Compound 1 possessed the same skeleton with the compounds reported in the literature16-18, the orientations of both H-9 and H-11 in them were α-orientation and confirmed by X-ray crystallography recently16, thus, the relative configurations of H-9 and H-11 in 1 were α. Moreover, the α-orientation of Me-16 was established by comparison of the chemical shifts, splitting patterns, and coupling constants of Me-16 (δC 17.0; δH 1.29, d, J = 7.4 Hz) of 1 with those of the literature values (Me-16: δC 17.0; δH 1.34, d, J = 7.0 Hz) reported for jatropholone B[18a], which also has an α-oriented Me-16 group. Hence, the structure of 1 was deduced and named as jatropholone C.

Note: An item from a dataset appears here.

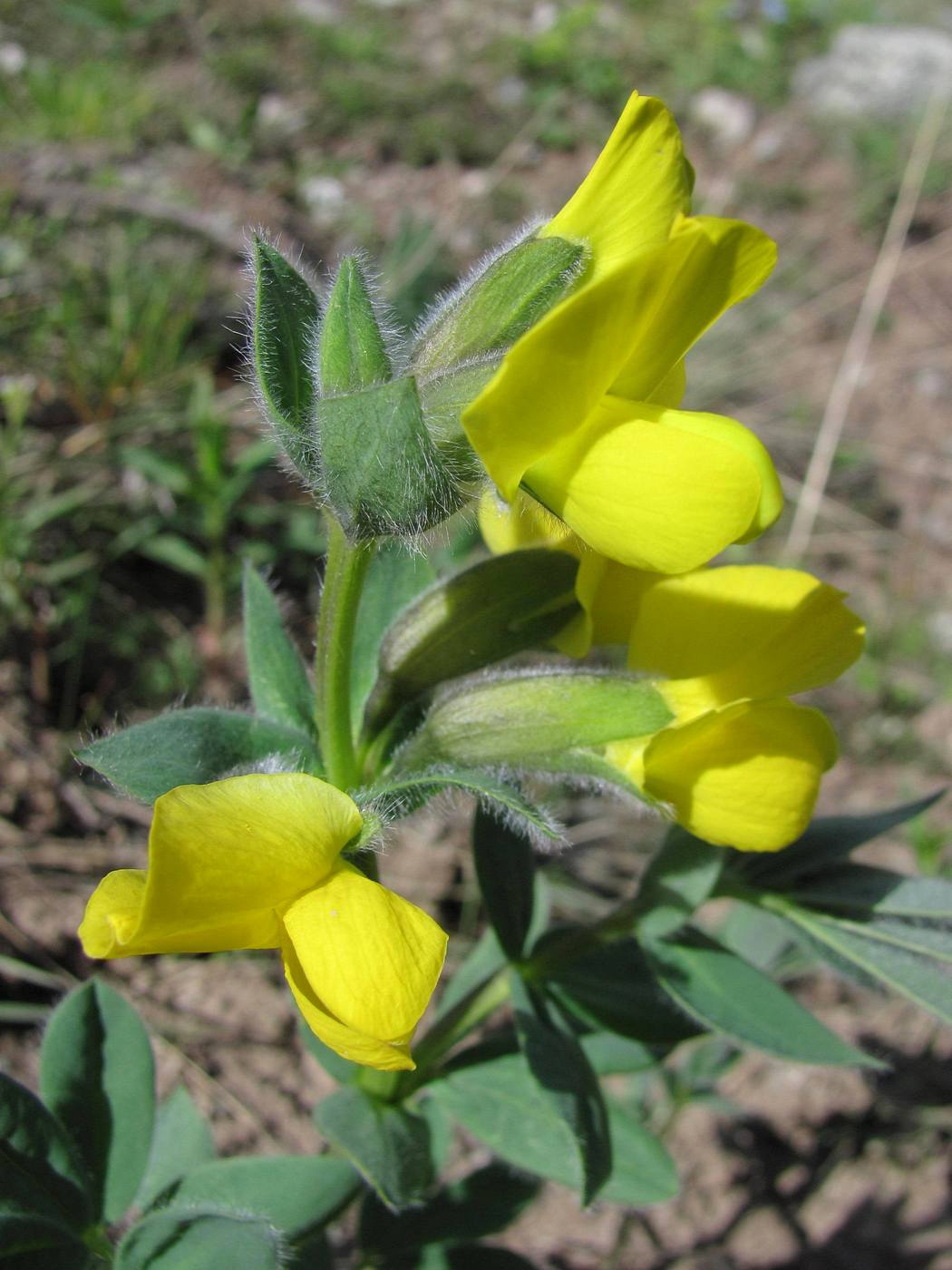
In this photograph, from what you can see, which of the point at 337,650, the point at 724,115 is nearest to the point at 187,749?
the point at 337,650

Compound 2 was isolated as white powder. Its molecular formula was determined to be C21H24O4 by the molecular ion peak at m/z 340.1679 (calcd for C21H24O4, 340.1675) in the HREIMS. The 1H and 13C NMR data (Table 1) of compound 2 bore a close resemblance to those of jatrophaldehyde (5)16, and the distinction was that the aldehyde group at C-18 in 5 was replaced by a methoxycarbonyl group in 2. This deduction was further confirmed by the HMBC (Figure 2) correlations from H-9 (δH 1.90), H-11 (δH 2.58), Me-20 (δH 2.21), and the OMe proton (δH 3.74, s) to the ester carbonyl (δC 176.2). The distinct correlations of Me-18 with H-9 and H-11 were observed in the ROESY spectrum of 1. However, the abovementioned correlations were not found in the ROESY spectrum of 2. Additionally, the carbon resonance of Me-19 in 2 was δC 10.3, which was similar to that of β-oriented Me-19 group (δC 10.1) in compounds 5a19. Thus, the -COOMe group in 2 was of α configuration.

Fig. 2

Key HMBC (→) correlations of 2

Compound 3 was found by HREIMS (m/z 340.1678 [M]+, calcd for C21H24O4, 340.1675) to have the molecular formula, C21H24O4, the same as that of 2. Detailed comparison of the 1H and 13C NMR spectroscopic data (Table 1) of compounds 3 and 2 found that the chemical shift values between them were almost the same, with a deviation of ~0.5 ppm, respectively. Nevertheless, the chemical shift of Me-16 (δC 17.0) in 3 was remarkably downfield shifted by 1.2 ppm than that of in 2, assuming that they might be C-2 epimers. The β-oriented Me-16 (δC 15.8) in 2 was deduced by the similar carbon signal of Me-16 (δC 15.0) in 5, and the α-oriented Me-16 (δC 17.0) in 3 was determined via the analogous carbon signal of Me-16 (δC 16.4) in 616. Finally, the structures of compounds 2 and 3 were elucidated and named as jatropholone D and jatropholone E, respectively.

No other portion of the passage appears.